Essa versão não se sustenta. Não se trata de ineficiência do ministério, trata do presidente da República conduzir o seu trabalho. Quantas declarações ele já deu desmerecendo a vacina, dizendo que não poderia assumir as cláusulas [do contrato de venda da Pfizer]? Não se sustenta.
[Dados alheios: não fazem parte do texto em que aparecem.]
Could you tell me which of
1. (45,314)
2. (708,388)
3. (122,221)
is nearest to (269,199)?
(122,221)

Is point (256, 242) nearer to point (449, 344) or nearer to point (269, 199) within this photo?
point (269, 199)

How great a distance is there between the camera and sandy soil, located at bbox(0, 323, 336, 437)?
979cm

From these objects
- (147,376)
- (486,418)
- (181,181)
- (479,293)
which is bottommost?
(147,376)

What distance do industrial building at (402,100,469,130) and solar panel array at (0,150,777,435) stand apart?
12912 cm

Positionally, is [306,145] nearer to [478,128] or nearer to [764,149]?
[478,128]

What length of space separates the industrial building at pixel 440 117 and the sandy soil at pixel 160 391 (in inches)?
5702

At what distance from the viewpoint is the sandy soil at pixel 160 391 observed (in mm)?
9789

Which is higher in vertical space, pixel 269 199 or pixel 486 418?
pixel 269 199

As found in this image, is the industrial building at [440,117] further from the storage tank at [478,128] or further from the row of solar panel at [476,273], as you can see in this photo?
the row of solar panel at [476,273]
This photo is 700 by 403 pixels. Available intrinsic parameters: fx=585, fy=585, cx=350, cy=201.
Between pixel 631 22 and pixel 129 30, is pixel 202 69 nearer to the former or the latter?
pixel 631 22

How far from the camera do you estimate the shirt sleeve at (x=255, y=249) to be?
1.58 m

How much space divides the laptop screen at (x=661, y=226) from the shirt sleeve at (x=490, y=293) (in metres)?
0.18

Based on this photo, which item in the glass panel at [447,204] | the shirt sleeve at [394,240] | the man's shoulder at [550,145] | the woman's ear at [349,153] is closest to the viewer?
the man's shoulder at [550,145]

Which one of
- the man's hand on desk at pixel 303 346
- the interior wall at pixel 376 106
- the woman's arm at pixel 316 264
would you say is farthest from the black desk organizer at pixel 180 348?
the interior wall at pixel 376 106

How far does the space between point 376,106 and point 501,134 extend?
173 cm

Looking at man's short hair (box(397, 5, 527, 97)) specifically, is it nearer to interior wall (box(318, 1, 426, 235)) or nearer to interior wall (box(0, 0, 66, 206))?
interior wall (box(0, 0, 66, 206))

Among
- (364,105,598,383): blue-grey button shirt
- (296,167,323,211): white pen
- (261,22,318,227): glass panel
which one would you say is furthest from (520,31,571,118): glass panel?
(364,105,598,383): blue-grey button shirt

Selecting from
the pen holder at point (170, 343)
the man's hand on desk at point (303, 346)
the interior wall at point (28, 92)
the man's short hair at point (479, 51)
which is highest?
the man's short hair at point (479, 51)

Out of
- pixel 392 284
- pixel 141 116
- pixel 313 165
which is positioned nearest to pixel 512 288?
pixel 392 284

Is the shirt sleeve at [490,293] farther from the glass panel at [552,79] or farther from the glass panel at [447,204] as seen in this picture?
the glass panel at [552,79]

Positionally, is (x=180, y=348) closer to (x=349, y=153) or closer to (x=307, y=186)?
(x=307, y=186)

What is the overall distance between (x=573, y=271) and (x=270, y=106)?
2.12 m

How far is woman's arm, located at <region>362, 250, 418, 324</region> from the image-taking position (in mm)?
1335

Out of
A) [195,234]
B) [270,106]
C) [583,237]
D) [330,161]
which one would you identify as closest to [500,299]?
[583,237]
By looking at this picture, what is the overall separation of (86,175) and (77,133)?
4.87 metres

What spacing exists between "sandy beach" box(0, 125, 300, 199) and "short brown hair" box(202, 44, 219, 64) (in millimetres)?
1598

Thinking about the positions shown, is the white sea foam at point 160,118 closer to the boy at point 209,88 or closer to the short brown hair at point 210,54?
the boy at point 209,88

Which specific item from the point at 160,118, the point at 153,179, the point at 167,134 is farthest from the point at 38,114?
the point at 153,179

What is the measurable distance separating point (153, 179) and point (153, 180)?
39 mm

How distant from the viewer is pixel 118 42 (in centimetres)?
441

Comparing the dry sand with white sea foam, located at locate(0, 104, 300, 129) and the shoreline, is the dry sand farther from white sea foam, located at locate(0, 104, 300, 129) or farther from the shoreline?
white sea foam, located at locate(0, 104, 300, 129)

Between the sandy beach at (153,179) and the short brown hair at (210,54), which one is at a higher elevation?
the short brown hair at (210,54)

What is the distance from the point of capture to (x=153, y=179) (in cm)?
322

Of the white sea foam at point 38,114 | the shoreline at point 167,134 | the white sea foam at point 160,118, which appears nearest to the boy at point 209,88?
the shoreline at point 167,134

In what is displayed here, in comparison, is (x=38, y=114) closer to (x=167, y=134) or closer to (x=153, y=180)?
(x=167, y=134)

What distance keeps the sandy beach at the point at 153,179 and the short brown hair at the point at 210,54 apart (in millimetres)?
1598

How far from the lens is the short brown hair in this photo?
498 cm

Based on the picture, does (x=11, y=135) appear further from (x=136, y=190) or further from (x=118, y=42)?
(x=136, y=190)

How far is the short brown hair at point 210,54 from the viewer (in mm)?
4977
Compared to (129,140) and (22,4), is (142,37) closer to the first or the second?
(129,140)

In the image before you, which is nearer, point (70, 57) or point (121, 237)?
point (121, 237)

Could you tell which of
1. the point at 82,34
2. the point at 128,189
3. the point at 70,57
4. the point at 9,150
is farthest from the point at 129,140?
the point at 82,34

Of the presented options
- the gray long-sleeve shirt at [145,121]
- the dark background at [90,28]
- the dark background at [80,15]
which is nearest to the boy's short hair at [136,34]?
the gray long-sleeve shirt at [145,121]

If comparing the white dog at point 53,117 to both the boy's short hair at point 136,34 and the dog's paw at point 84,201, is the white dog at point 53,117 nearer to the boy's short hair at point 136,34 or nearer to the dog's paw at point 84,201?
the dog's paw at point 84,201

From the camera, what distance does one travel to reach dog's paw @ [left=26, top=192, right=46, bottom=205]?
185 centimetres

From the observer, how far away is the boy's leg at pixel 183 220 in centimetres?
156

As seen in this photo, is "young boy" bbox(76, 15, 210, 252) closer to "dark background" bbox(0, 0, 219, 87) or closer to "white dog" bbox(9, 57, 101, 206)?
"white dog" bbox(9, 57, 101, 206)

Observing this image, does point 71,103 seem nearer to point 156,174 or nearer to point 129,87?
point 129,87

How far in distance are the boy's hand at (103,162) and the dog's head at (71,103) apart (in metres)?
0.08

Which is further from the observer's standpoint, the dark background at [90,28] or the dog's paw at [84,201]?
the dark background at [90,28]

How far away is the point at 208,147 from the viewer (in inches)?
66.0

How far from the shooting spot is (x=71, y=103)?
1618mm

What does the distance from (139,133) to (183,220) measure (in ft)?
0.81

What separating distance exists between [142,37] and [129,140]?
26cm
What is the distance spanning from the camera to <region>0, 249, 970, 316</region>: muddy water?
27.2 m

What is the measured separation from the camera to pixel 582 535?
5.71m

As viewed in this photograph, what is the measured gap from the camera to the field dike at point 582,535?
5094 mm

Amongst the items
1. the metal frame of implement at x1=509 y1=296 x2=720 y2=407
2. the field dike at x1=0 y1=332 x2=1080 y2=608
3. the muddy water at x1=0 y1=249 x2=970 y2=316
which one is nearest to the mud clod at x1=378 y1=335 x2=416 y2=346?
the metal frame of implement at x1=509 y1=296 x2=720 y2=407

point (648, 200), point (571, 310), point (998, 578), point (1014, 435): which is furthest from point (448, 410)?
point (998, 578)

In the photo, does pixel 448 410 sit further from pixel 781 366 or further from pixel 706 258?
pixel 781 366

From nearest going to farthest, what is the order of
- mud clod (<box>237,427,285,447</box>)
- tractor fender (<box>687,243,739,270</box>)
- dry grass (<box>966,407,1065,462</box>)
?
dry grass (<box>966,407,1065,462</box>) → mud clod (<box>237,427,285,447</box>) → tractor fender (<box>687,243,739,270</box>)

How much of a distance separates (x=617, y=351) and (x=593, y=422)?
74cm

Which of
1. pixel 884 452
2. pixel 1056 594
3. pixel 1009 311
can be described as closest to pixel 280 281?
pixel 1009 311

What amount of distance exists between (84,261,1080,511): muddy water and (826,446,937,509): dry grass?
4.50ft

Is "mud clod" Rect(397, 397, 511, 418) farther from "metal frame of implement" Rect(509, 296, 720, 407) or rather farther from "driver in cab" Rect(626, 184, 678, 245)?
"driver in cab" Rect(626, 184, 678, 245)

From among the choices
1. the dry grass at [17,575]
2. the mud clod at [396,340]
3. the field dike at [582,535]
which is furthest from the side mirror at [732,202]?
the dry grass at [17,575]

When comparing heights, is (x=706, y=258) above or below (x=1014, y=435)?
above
Essa declaração é confortável diante da situação que a gente está vivendo.

O Conass, como membro da comissão tripartite e responsável pela gestão do SUS junto ao ministério, foi consultado sobre a oferta e possível compra de vacinas da Pfizer?

Ele (o ministro Pazuello) comunicou a gente quando estava em negociação com a Pfizer, me perguntou o que eu achava de algumas cláusulas do contrato. Eu disse para ele verificar se essas cláusulas estavam sendo impostas para outros países também ou só para o Brasil. Disse que, a não ser que houvesse algum problema jurídico, valeria a pena comprar a vacina porque o risco de não ter o imunizante era muito pior.

Nesse tempo em que o senhor está à frente do Conass, nas reuniões e tratativas que tem com o ministério, já sentiu que havia alguma interferência ou intervenção política vinda de fora?

A gente esteve com o ministério o tempo inteiro, desde o início da pandemia. O que a gente sentia é que havia um boicote de instâncias superiores, embora não fosse expressamente falado. Muitas coisas eram feitas e depois eram desfeitas.

O seu estado, o Maranhão, é um dos entes que está pleiteando a compra da vacina russa Sputnik V. O fato de a vacina não ter sido aprovada pela Anvisa não causa preocupação?

A vacina já está sendo aplicada em muitos países. É claro que a gente tem que respeitar essa autonomia da Anvisa, mas muitas vezes a agência não tem tido a ideia da emergência que a gente tem. A Anvisa não é obrigada a dizer que sim, mas ela tem que ter velocidade para analisar.